Stored data:

.....

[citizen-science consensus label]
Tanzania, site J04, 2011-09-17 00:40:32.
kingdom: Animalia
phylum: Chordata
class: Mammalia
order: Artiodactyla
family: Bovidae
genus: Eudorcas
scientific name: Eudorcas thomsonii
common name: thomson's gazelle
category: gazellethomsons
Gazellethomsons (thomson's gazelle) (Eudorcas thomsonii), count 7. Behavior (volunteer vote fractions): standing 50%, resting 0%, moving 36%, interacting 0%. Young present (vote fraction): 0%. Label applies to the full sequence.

.....

§ WORK TO COMPLETE:
Make an exact copy of all the lines above.

§ EXERCISE RESPONSE:
[citizen-science consensus label]
Tanzania, site J04, 2011-09-17 00:40:32.
kingdom: Animalia
phylum: Chordata
class: Mammalia
order: Artiodactyla
family: Bovidae
genus: Eudorcas
scientific name: Eudorcas thomsonii
common name: thomson's gazelle
category: gazellethomsons
Gazellethomsons (thomson's gazelle) (Eudorcas thomsonii), count 7. Behavior (volunteer vote fractions): standing 50%, resting 0%, moving 36%, interacting 0%. Young present (vote fraction): 0%. Label applies to the full sequence.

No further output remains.